One feels unequal to rendering into another language the beautiful similes by which Valmiki illustrates her condition. Only a few are cited here to give some idea of them.
Ravana approached Sita still in the hope of obtaining her consent. Sita was covered with dust and had no jewels on her person but she shone as if wearing all the jewels that a princess must wear. She looked like a beautiful tree felled down and lying low.
Her face was covered by light and shadow, like a lotus flower stained by mire. She swayed like a cobra bound by charms. Her state was like one surrounded by raging fires on four sides, like an army which had lost its chief warriors, like a river which had run dry, like a vessel for sacrificial fire that suffered desecration, like a lovely lotus tank destroyed by elephants, like a flowering creeper uprooted and cast aside, like a cow elephant separated from the leader of the herd, captured and tied as a prisoner.

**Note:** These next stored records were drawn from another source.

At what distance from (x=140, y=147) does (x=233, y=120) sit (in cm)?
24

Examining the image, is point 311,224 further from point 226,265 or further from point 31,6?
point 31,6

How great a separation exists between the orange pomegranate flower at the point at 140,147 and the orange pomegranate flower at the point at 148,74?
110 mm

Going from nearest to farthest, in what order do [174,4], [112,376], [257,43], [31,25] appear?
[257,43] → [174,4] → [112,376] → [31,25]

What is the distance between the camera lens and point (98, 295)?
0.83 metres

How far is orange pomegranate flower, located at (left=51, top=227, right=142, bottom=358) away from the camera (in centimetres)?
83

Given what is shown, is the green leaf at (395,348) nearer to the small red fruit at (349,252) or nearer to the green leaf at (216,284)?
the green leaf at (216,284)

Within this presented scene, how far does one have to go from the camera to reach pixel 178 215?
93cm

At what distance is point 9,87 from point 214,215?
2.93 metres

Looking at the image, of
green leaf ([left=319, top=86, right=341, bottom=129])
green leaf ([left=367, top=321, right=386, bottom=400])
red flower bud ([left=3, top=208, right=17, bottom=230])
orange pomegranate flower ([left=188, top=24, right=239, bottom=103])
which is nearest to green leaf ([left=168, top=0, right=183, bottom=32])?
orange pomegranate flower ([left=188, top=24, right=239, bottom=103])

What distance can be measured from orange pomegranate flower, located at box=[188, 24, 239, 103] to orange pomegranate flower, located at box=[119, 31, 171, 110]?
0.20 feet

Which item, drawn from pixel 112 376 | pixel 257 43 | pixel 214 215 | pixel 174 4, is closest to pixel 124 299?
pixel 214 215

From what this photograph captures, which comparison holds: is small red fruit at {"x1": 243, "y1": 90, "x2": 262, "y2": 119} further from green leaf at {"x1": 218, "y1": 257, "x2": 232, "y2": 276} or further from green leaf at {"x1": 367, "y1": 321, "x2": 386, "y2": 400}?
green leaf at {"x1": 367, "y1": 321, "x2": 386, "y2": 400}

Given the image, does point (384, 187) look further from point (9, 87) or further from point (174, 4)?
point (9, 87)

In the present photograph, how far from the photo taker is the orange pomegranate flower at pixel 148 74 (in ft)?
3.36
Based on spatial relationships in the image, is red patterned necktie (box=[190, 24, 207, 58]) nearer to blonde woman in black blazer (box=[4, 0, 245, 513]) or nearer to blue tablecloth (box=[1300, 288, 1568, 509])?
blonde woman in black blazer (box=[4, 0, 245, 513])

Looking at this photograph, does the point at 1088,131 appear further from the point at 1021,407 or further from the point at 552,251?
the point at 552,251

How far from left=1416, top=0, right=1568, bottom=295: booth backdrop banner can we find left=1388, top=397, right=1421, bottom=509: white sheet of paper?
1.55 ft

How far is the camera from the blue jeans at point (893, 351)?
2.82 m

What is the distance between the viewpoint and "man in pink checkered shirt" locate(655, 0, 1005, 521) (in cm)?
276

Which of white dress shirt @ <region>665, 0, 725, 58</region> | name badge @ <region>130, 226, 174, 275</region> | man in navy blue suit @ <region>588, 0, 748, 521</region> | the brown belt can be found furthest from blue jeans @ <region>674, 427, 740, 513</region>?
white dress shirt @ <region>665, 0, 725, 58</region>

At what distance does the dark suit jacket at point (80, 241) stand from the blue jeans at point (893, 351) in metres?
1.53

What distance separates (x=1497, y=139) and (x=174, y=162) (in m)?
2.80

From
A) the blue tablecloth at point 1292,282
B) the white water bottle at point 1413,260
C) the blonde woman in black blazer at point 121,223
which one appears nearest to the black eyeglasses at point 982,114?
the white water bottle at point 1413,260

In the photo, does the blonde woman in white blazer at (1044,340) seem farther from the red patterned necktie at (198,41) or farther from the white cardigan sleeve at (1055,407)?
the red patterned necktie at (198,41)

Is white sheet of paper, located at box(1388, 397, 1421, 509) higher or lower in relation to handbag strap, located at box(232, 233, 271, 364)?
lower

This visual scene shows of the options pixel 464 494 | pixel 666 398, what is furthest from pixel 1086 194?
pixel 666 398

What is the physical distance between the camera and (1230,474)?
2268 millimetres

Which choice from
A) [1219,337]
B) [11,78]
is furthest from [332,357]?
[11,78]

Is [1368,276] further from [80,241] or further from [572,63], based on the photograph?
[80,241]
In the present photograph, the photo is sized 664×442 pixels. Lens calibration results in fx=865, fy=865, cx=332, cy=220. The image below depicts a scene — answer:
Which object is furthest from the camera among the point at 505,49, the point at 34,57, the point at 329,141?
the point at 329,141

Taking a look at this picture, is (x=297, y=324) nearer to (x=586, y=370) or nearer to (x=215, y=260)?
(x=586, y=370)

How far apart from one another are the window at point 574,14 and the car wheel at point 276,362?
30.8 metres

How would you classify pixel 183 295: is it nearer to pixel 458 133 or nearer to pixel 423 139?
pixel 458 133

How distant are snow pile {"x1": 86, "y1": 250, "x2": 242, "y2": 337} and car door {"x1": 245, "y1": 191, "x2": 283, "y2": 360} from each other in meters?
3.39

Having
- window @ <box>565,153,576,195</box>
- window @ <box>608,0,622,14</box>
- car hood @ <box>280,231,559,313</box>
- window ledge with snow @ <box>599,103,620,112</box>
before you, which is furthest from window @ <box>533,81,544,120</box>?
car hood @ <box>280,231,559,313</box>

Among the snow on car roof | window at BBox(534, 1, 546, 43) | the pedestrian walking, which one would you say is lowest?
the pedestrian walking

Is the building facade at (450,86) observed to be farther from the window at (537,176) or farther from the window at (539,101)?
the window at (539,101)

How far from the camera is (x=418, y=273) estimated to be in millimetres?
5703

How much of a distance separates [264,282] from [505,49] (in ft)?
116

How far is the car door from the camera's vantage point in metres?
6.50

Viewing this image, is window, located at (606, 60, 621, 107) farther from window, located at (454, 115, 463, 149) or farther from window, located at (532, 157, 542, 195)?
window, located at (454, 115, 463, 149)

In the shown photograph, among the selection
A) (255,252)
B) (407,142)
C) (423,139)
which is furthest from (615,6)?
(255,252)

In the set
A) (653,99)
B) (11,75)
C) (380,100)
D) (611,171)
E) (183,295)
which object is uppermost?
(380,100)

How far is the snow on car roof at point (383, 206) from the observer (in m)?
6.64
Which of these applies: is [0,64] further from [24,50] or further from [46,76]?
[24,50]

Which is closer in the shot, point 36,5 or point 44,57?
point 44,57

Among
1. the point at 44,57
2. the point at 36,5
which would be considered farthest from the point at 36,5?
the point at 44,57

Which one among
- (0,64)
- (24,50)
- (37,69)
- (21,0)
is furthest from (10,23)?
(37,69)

Sita sat trembling, overwhelmed with grief and fear. When she perceived Ravana's approach, that very instant her heart travelled to Rama like a chariot drawn by swift steeds. With faded face and wasted form, she thought of her protectors far away. "When will they come? Will they ever come?" she asked herself and meditated on God.
Ravana approached and spoke to her. Hidden in the branches of the tree, Hanuman watched what went on below.